Assigned task: Would you copy the line that includes "common name: eurasian wild pig" and every line that follows it, down to the last line of the listing below, exactly as they stand?

● ● ● ●

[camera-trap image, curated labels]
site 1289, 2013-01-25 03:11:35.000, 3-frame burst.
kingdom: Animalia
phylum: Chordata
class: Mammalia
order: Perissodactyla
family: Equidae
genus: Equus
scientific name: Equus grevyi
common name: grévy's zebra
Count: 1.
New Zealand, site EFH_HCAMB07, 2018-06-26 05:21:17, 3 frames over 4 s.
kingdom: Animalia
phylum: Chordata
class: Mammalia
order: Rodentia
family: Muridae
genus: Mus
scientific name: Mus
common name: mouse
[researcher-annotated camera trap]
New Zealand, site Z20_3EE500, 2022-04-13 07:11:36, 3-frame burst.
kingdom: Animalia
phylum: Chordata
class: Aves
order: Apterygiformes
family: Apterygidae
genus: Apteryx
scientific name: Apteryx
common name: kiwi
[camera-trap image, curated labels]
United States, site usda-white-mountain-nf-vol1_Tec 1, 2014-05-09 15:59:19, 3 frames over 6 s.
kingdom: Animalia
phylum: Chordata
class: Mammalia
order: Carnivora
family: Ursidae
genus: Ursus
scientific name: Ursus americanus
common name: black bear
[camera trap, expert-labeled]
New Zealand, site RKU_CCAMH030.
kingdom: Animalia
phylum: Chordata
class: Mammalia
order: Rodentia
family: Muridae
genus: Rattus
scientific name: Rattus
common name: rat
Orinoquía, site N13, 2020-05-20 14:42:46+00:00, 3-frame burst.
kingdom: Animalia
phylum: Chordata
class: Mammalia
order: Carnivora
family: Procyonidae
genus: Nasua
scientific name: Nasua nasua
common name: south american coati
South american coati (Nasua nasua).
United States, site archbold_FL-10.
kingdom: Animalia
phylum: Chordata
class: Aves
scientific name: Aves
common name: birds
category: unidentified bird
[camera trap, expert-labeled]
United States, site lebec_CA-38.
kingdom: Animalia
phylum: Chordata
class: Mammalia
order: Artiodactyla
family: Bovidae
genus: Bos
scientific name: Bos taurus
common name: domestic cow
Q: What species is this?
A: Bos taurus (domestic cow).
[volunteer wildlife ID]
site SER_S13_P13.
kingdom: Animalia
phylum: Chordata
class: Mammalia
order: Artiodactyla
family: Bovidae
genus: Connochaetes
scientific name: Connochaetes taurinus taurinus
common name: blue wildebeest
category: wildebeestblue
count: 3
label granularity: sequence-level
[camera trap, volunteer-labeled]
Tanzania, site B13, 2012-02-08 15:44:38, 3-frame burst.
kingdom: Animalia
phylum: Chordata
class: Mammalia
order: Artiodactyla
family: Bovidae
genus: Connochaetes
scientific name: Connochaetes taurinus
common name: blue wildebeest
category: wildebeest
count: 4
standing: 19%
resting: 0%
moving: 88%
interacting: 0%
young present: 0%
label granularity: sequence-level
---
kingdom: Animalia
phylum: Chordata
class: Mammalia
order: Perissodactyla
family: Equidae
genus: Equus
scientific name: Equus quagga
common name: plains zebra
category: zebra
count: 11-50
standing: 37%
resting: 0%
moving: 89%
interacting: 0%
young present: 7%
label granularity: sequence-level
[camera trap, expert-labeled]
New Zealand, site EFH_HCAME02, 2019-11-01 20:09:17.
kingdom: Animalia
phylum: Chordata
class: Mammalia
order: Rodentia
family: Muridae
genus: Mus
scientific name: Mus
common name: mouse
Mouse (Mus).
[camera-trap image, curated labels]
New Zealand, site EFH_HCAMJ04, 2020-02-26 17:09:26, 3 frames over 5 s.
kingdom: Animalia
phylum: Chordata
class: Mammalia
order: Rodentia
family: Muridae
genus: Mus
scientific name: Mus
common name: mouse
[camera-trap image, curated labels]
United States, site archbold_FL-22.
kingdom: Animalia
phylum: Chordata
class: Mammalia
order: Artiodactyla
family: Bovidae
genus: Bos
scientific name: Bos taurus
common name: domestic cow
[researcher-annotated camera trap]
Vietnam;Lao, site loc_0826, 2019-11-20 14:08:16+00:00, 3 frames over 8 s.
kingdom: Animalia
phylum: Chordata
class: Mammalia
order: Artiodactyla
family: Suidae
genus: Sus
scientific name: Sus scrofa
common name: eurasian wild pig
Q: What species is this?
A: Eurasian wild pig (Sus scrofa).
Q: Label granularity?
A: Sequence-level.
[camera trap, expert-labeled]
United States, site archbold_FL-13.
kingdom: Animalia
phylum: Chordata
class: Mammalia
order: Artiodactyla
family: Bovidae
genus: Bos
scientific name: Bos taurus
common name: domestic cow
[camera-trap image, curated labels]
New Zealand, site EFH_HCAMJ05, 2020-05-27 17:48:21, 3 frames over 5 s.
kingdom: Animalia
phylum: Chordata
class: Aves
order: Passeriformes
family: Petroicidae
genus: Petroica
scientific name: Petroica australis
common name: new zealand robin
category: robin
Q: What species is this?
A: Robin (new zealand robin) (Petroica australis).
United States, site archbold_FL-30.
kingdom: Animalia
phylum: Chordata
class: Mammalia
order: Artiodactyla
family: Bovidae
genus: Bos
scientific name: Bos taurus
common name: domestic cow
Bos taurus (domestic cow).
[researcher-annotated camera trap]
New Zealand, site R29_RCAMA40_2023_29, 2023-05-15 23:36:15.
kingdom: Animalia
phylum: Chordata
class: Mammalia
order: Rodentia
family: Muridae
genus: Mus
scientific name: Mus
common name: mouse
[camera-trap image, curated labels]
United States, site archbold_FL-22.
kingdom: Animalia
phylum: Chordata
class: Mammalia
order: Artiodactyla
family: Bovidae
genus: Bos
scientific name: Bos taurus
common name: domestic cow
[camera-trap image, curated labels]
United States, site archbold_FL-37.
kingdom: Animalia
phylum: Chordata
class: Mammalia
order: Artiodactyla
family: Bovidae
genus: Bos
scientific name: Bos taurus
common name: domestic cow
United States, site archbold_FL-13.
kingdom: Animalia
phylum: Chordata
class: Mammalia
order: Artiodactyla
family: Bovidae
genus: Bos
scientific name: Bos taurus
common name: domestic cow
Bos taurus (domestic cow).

● ● ● ●

Response to this task:
common name: eurasian wild pig
Q: What species is this?
A: Eurasian wild pig (Sus scrofa).
Q: Label granularity?
A: Sequence-level.
[camera trap, expert-labeled]
United States, site archbold_FL-13.
kingdom: Animalia
phylum: Chordata
class: Mammalia
order: Artiodactyla
family: Bovidae
genus: Bos
scientific name: Bos taurus
common name: domestic cow
[camera-trap image, curated labels]
New Zealand, site EFH_HCAMJ05, 2020-05-27 17:48:21, 3 frames over 5 s.
kingdom: Animalia
phylum: Chordata
class: Aves
order: Passeriformes
family: Petroicidae
genus: Petroica
scientific name: Petroica australis
common name: new zealand robin
category: robin
Q: What species is this?
A: Robin (new zealand robin) (Petroica australis).
United States, site archbold_FL-30.
kingdom: Animalia
phylum: Chordata
class: Mammalia
order: Artiodactyla
family: Bovidae
genus: Bos
scientific name: Bos taurus
common name: domestic cow
Bos taurus (domestic cow).
[researcher-annotated camera trap]
New Zealand, site R29_RCAMA40_2023_29, 2023-05-15 23:36:15.
kingdom: Animalia
phylum: Chordata
class: Mammalia
order: Rodentia
family: Muridae
genus: Mus
scientific name: Mus
common name: mouse
[camera-trap image, curated labels]
United States, site archbold_FL-22.
kingdom: Animalia
phylum: Chordata
class: Mammalia
order: Artiodactyla
family: Bovidae
genus: Bos
scientific name: Bos taurus
common name: domestic cow
[camera-trap image, curated labels]
United States, site archbold_FL-37.
kingdom: Animalia
phylum: Chordata
class: Mammalia
order: Artiodactyla
family: Bovidae
genus: Bos
scientific name: Bos taurus
common name: domestic cow
United States, site archbold_FL-13.
kingdom: Animalia
phylum: Chordata
class: Mammalia
order: Artiodactyla
family: Bovidae
genus: Bos
scientific name: Bos taurus
common name: domestic cow
Bos taurus (domestic cow).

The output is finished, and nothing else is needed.